The nation’s top intelligence official drew sharp criticism from Capitol Hill and government watchdog groups Thursday for disclosing previously classified details about the Bush administration’s warrantless wiretapping program.
In a newspaper interview last week, Director of National Intelligence J. Michael McConnell provided new details on the scope of the espionage program, saying that fewer than 100 people in the United States were under surveillance by the National Security Agency at any time, compared with thousands overseas.
He also disclosed details about a previously secret decision by a special intelligence court that ruled that the program was in violation of U.S. law. The deliberations of the court are generally classified.
The disclosures stunned members of Congress. They were not allowed to discuss those details publicly during an intense debate this month on legislation sought by McConnell that granted the government significant new powers to eavesdrop on e-mails and phone calls that pass into or through data networks in the United States.
“I’m shocked,” said Rep. Jane Harman (D-Venice), chairwoman of an intelligence panel on the House Committee on Homeland Security. “It is stunning to me to read that he has decided to share these details with a small-town newspaper.”
Harman said the numbers that McConnell disclosed regarding the number of people inside the United States who were targets of NSA’s electronic eavesdropping “were so far as I knew as highly classified as any aspect of that program.”
McConnell’s comments came during an interview with the El Paso Times while he was in that city last week to appear at a conference on border security. His remarks also drew criticism from the American Civil Liberties Union, which has challenged the legality of the spying program and fought in court to compel the Bush administration to disclose more details about it.
“If this ostensibly sensitive information can be released now, why could it not be released two months ago, when the public and Congress desperately needed it?” asked Jameel Jaffer, director of the ACLU’s national security project. “This administration has a history of selectively releasing classified information in order to further its political goals.”
A spokesman for McConnell declined to comment.

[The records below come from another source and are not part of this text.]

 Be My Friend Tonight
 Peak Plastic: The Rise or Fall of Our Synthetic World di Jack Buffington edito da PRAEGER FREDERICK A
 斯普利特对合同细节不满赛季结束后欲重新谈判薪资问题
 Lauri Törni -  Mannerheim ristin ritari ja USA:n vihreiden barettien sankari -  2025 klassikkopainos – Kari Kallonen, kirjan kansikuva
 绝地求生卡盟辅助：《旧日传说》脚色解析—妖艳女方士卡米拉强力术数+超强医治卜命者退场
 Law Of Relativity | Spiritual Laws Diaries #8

As the nation’s top intelligence official, McConnell has authority to declassify material and would not face any legal consequence for the disclosures.
Nevertheless, other U.S. intelligence and congressional officials said they were perplexed by the director’s decision to provide so much detail about a program once held in such secrecy that only a handful in Congress were briefed on it.

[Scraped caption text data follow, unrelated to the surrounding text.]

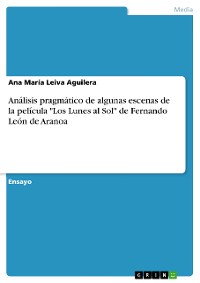 Cover Análisis pragmático de algunas escenas de la película "Los Lunes al Sol" de Fernando León de Aranoa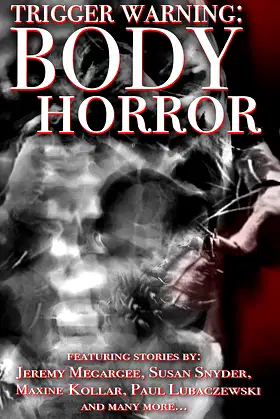 Body Horror (Trigger Warning) poster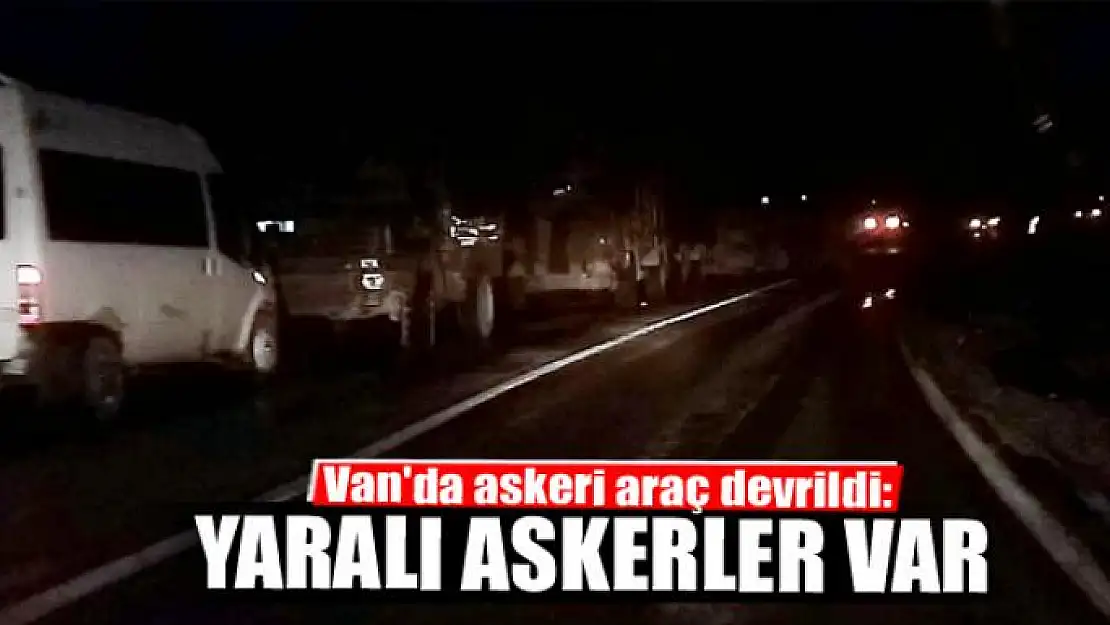 Van'da askeri araç devrildi: 3 asker yaralı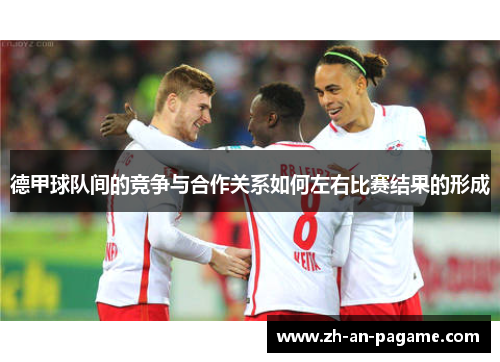 德甲球队间的竞争与合作关系如何左右比赛结果的形成 德甲球队间的竞争与合作关系如何左右比赛结果的形成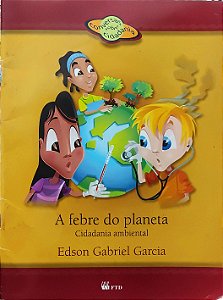 A Febre do Planeta - Cidadania Ambiental - Edson Gabriel Garcia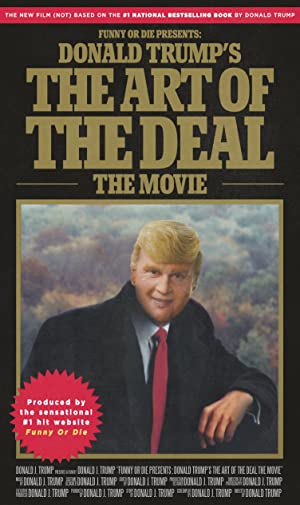 Donald Trump's The Art of the Deal: The Movie Poster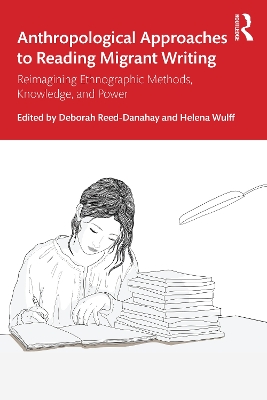 Anthropological Approaches to Reading Migrant Writing: Reimagining Ethnographic Methods, Knowledge, and Power by Deborah Reed-Danahay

Officials said it was unclear whether McConnell’s disclosures were part of a deliberate attempt to defend the program and his efforts to lobby members of Congress to pass new legislation expanding it. Democrats have complained that they were pressured into a hasty rewrite of landmark espionage laws, and the issue is expected to be revisited when Congress reconvenes next month.
Describing the scope of the eavesdropping program, McConnell said the number of targets inside the United States was “100 or less. And then the foreign side, it’s in the thousands.”

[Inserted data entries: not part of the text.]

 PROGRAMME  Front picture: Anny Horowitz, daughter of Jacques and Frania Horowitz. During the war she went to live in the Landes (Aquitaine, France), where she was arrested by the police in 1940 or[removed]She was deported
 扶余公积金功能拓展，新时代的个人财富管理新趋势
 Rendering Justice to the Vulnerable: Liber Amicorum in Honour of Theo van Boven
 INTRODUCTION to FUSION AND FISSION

In disclosing its magnitude, McConnell may have been aiming to counter critics who contend that the government is engaged in widespread spying on Americans. “We’ve got a lot of territory to make up with people believing that we’re doing things we’re not doing,” McConnell said in the interview.
Other officials said McConnell might simply have slipped in an interview with a local newspaper. The Associated Press reported that after the interview, McConnell asked the El Paso newspaper to consider whether publishing the details he disclosed would be harmful.
In the interview, McConnell discussed in broad terms how spy agencies access U.S. telecommunications networks to pluck e-mails and phone calls of suspected terrorists and other international surveillance targets.
“There’s a sense that we’re doing massive data mining,” McConnell said, according to a transcript released by the El Paso newspaper. “In fact, what we’re doing is surgical. A telephone number is surgical. So, if you know what number, you can select it out.”